Dalam pengujian ini, tanah yang digunakan adalah tanah yang diambil dari pengeboran tanah (Hand Boring) yang terdapat di dalam tabung.Sebelum contoh dikeluarkan dari tabung, ujungnya diratakan dulu dengan jalan mengeluarkan contoh 1 – 2 cm, kemudian dipotong dengan pisau.Permukaan ujung contoh harus rata dan tegak lurus sumbu benda uji, dengan menggunakan cincin yang dimasukan contoh tanah.Perataan harus dilakukan dengan hati-hati sehingga tidak menekan benda uji.

Langkah kerja

Benda uji dan cincin ditimbang dengan ketelitian 0,01 gr.

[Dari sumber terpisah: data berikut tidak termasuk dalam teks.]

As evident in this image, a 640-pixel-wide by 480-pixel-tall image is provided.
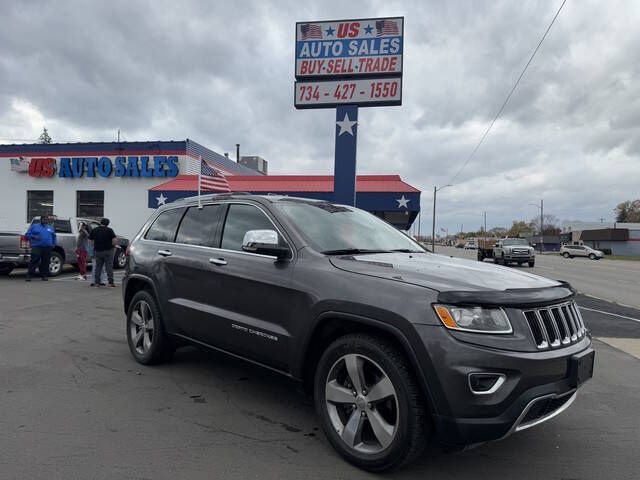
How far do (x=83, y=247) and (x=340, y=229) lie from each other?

Batu berpori ditempatkan di bagian atas dan bawah cincin,sehingga benda uji yang sudah dilapisi dengan kertas saring terapit oleh dua buah batu pori, lalu masukkan ke dalam sel konsolidasi.

Sel konsolidasi yang sudah berisi benda uji diletakkan pada alat konsolidasi, sehingga bagian yang runcing dari pelat penumpu menyentuh tepat pada alat pembeban.

Kedudukan arloji diatur, kemudian dibaca dan dicatat.

Beban pertama dipasang sehingga tekanan pada benda uji sebesar 0,25 kg/cm2, kemudian arloji dibaca pada saat-saat : 9,6”; 21,6”; 38,4”; 1’; 2 ¼’; 4’; 9’; 16’; 25’; 36’; dan 49’. Beban ini dibiarkan bekerja sampai pembacan arloji tetap, biasanya cukup sampai 24 jam. Sesudah 1 menit  pembacaan, sel konsolidasi diisi air.

Untuk beban-beban selanjutnya dilakukan cara yang sama. Beban-beban

tersebut harus menimbulkan tekanan normal terhadap benda uji masing masing sebesar : 0,25; 0,50; 1,0; 2,0; dan 4,0 kg/cm2.

Setelah pembebanan maksimum dan sudah menunjukan pembacaan tetap pembebanan dikurangi dalam 2 langkah yaitu 4,0 dan ¼ kg/cm2 (BebanRebound). Pada waktu beban dikurangi setiap pembeban harus dibiarkanbekerja sekurang kurangnya selama 5 jam. Arloji penunjuk hanya perlu dibaca sesudah 5 jam sesaat beban belum dikurangi lagi.

Segera, setelah pembacaan terakhir dicatat, cincin dan benda uji dikeluarkan dari sel konsolidasi dan ambil batu pori tersebut dari permukaan atas dan bawah dari benda uji lalu dikeringkan.

Benda uji dikeluarkan dari cicin, masukan dalam oven dan tentukan berat keringnya.